Te nietypowe okoliczności to pęknięta szprycha (od piasty!) w przednim kole, która uderzyła w pozostałe sześć wykrzywiając koło do tego stopnia, że wypadłem ze swojego toru jazdy... nie miałem szans.

Zaraz po minucie jak przeszła mi największa gehenna poczułem się lekko, jakbym zaczął odpływać :) i w jednym momencie ogłuszyło mnie całkowicie i straciłem obraz przed oczami.
Trwało to może minutę, zabroniłem dzwonić na pogotowie i podrzuciłem nr tel dziadka, który mieszka w pobliżu.

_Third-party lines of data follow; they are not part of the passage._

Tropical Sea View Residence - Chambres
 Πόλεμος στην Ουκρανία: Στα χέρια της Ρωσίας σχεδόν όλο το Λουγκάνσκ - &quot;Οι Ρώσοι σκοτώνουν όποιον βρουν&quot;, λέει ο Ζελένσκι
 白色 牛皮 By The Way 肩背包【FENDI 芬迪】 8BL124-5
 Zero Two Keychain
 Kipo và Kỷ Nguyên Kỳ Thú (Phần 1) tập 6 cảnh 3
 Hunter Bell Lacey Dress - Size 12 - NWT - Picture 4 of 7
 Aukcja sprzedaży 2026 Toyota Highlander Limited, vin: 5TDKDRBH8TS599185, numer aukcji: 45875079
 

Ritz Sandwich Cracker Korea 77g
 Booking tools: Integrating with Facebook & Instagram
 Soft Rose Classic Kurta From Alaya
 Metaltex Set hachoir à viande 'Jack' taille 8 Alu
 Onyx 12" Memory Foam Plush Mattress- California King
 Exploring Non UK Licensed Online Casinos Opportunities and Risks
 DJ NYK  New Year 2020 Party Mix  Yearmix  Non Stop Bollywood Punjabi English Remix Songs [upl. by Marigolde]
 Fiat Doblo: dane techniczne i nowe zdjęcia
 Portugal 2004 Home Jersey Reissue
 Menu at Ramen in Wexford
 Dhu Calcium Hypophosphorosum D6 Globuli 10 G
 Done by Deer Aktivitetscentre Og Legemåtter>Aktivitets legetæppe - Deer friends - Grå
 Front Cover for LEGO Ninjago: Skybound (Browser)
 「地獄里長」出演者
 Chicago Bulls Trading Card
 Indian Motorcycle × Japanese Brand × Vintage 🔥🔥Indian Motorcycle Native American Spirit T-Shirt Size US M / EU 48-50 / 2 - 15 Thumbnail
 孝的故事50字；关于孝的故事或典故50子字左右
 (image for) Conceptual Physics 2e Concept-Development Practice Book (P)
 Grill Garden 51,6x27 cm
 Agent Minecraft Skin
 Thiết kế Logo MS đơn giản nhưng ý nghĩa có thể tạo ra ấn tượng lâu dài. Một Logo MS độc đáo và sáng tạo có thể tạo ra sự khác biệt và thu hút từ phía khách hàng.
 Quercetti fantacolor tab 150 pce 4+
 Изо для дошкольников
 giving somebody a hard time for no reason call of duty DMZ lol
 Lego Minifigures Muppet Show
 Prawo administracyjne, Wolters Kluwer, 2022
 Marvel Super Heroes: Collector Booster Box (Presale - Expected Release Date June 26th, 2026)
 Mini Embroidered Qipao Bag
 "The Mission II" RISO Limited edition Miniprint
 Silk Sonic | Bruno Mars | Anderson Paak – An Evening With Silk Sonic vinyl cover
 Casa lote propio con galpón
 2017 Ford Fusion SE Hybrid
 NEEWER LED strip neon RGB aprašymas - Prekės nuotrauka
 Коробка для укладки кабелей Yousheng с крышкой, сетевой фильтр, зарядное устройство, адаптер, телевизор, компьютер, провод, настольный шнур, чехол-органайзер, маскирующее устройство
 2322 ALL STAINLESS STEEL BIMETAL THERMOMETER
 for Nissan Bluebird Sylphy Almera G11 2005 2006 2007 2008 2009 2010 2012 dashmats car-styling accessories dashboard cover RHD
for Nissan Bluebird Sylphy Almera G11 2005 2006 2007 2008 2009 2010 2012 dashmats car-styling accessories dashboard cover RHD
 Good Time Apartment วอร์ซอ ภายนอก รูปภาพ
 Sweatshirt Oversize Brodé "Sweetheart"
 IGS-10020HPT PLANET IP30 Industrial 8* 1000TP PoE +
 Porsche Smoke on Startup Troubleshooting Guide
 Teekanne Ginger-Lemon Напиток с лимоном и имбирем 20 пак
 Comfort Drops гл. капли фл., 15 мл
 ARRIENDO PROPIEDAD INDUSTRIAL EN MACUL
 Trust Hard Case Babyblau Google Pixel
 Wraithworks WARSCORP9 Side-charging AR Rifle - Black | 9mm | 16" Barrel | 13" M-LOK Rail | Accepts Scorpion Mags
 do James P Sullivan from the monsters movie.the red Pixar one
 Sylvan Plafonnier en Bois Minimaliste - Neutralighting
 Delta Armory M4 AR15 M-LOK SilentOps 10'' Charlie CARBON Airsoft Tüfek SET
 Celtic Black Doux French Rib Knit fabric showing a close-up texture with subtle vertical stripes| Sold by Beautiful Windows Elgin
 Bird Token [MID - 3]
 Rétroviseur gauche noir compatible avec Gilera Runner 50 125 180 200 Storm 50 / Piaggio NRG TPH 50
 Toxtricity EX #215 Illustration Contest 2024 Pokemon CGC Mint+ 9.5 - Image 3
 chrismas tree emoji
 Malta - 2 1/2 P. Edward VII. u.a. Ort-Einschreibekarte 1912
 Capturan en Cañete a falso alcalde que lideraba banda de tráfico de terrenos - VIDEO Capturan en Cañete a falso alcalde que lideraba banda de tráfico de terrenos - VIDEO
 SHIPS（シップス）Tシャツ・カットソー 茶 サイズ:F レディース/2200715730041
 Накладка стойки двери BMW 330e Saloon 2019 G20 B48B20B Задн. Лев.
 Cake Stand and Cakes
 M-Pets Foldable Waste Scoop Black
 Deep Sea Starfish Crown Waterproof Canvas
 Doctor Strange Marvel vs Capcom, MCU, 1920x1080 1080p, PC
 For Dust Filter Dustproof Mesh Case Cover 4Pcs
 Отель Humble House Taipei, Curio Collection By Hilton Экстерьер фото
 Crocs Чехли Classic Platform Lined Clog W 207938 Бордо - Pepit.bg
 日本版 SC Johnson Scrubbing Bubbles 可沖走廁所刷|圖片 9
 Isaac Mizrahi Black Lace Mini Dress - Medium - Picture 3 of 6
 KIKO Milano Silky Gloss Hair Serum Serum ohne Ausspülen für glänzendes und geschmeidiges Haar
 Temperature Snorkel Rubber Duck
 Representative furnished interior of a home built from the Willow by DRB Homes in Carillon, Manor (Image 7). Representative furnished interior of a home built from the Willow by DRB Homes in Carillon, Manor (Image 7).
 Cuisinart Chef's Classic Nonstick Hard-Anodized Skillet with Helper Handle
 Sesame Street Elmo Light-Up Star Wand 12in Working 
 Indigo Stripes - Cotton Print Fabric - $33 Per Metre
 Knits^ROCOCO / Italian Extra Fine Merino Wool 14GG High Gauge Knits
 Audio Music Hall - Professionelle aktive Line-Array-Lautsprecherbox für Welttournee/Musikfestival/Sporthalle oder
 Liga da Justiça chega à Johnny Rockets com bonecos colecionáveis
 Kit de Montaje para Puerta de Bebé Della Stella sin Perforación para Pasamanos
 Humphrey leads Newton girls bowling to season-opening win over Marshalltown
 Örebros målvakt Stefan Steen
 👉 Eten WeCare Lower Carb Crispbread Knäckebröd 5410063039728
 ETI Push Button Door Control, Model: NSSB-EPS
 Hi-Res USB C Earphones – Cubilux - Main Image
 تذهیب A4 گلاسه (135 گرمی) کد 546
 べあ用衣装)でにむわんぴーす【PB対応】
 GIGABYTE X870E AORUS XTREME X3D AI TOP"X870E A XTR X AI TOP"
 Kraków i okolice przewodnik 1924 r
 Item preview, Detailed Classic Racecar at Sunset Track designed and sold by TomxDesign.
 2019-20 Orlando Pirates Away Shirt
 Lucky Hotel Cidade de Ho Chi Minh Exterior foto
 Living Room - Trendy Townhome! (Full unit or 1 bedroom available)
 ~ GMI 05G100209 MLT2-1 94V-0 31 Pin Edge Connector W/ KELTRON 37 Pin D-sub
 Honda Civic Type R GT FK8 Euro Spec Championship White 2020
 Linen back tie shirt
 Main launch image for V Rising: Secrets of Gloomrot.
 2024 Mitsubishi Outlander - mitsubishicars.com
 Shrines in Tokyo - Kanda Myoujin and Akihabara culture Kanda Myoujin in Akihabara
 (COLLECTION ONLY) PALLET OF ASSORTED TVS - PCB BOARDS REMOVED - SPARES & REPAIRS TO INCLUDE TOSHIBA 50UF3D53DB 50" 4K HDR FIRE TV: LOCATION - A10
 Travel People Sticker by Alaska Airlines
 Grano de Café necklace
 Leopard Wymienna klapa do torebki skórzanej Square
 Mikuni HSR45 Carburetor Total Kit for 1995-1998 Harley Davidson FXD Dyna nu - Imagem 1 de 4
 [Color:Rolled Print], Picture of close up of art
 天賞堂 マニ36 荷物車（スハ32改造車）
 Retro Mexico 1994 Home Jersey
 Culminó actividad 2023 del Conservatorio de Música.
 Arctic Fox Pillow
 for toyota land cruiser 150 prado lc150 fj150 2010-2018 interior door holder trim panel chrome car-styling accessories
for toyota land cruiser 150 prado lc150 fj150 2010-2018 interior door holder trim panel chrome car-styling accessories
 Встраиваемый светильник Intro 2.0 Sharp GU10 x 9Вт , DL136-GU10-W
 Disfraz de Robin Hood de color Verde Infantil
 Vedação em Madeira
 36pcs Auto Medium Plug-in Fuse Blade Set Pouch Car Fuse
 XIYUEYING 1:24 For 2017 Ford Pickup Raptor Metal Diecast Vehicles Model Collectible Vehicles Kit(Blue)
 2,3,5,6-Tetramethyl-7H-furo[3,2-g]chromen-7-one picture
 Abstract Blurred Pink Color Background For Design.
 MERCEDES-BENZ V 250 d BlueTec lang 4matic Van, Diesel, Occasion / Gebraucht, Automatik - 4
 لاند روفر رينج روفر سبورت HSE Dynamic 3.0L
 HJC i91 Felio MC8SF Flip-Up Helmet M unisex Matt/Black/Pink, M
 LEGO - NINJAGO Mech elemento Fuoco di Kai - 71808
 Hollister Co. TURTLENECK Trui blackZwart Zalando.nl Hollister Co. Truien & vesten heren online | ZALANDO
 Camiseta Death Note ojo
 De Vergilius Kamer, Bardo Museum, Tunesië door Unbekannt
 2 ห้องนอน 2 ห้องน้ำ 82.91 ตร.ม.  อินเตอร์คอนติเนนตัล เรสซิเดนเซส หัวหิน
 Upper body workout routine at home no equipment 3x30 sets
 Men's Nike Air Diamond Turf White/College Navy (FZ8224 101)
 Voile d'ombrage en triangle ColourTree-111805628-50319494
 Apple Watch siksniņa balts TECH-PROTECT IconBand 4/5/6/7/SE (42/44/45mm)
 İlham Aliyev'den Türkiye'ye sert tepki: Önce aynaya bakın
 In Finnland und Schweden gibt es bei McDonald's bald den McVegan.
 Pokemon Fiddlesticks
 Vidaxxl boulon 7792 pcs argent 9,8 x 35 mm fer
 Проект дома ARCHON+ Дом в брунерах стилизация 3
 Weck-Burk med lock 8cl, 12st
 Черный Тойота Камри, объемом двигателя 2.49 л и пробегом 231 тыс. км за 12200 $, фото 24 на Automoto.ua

Stwierdziłem, że nic mi nie jest, był to chwilowy szok. Pozbierałem się, wskoczyłem na rower i dojechałem na miejsce ale najpierw zobaczyłem to:

Przypalony token © Jedris


Nowe motywy - rasowe © Jedris


Sprawczyni całego zajścia © Jedris


Słynna już "eska" © Jedris


Po tym wszystkim zastanawiałem się nad jednym! Gdzie ja głowę schowałem lecąc i poniewierając ciało przez 20 metrów ? To jedyna część ciała, która nie ucierpiała :] Awsome :D
Teraz jestem "poskładany", jadę na ketonalu i regeneruję się do weekendu. Nic mnie nie zatrzyma przed moim najważniejszym wyścigiem.

Rewolucje

Poniedziałek, 27 czerwca 2011 · Komentarze(0)
Kategoria 50-100 km, Trening
Na dołek poprawić koło, następnie do Raptora ustalić szczegóły dot. wyjazdu. 3 kółka po WPKiW i powrót do domu.

Pierwszy sprawdzian koła

Niedziela, 26 czerwca 2011 · Komentarze(0)
Kategoria 25-50 km, Wypad
Wycieczka do Żernik i Świętoszowic. Piasta toczy się gładko ale coś za coś, teraz koło ma boczne bicie.

Dzień pracy przy rowerze

Sobota, 25 czerwca 2011 · Komentarze(0)
Kategoria 0-25 km, Użytkowo
Dzisiaj złożyłem swoje pierwsze koło :) W związku z tym, że rower przygotowuje do najbliższego wyjazdu, starałem się jak tylko mogłem. Około 12h pracy przyniosło pożądane efekty. Niestety po rozebraniu koła okazało się, że obręcz jest tak mocno skrzywiona, że nadaje się jedynie do wymiany, jednak finalnie takich okoliczności nie przewidziałem, więc razem z Toranagą ratowaliśmy co się da. Lekka centra została ale ni jak to się ma do działania piasty. Nareszcie ten rower jedzie! Przy okazji wymienione zostały klocki hamulcowe (w starych wytarłem blachy), wyprostowałem tarcze, wyczyściłem osprzęt i ogólnie samo odkurzenie nieco ożywiło rower.